++++ Task input

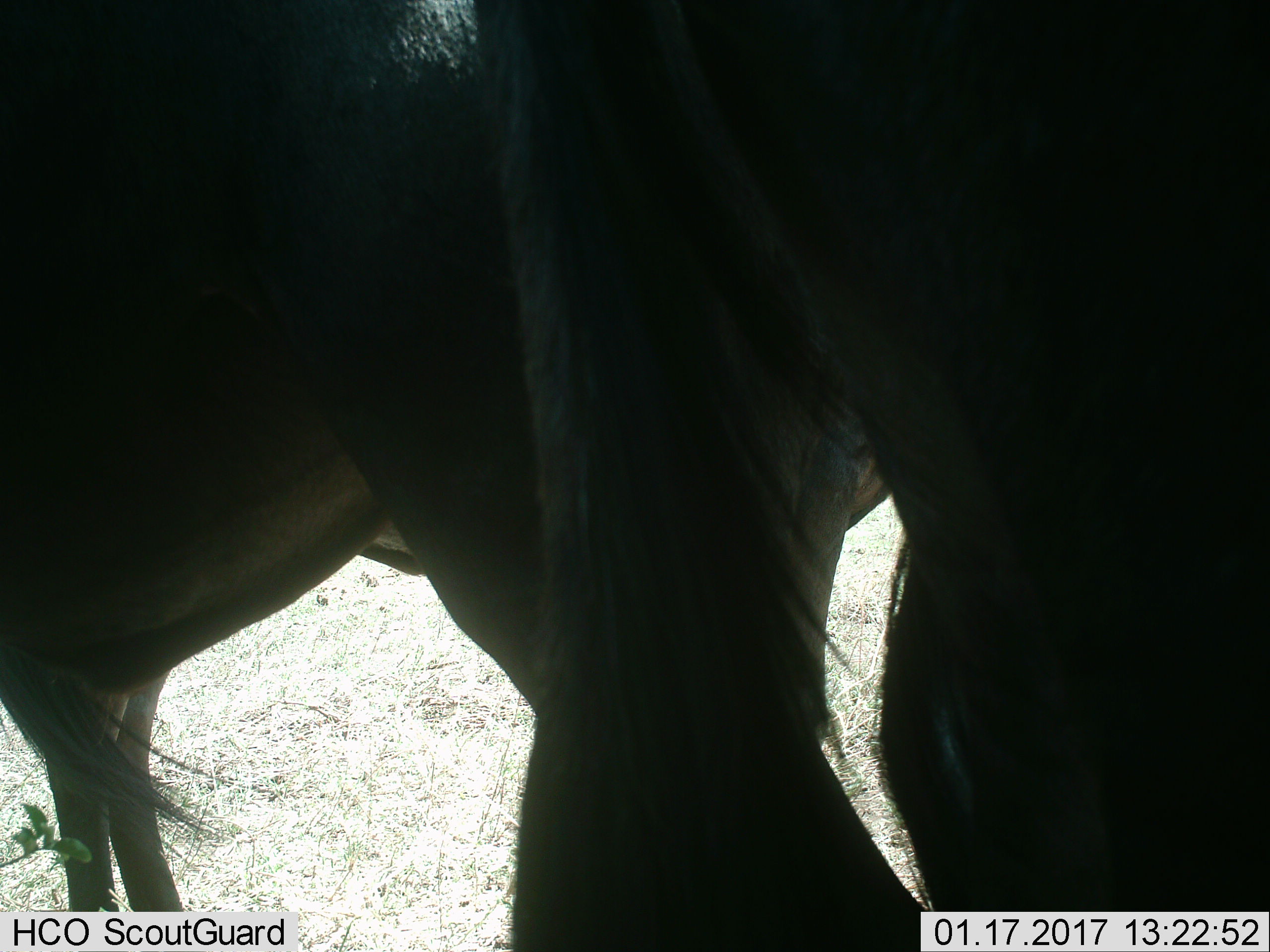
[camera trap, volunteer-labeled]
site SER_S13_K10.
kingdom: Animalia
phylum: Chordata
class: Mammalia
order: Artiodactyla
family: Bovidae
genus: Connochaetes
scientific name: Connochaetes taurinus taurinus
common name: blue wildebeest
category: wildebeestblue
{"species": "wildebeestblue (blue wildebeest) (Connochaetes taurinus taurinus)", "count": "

++++++++

● **Your goal**
Everything from the line containing "kingdom: Animalia" to the last line of the data above must be set down exactly, both ends included, with no other lines.

● **Answer to this problem**
kingdom: Animalia
phylum: Chordata
class: Mammalia
order: Artiodactyla
family: Bovidae
genus: Connochaetes
scientific name: Connochaetes taurinus taurinus
common name: blue wildebeest
category: wildebeestblue
{"species": "wildebeestblue (blue wildebeest) (Connochaetes taurinus taurinus)", "count": "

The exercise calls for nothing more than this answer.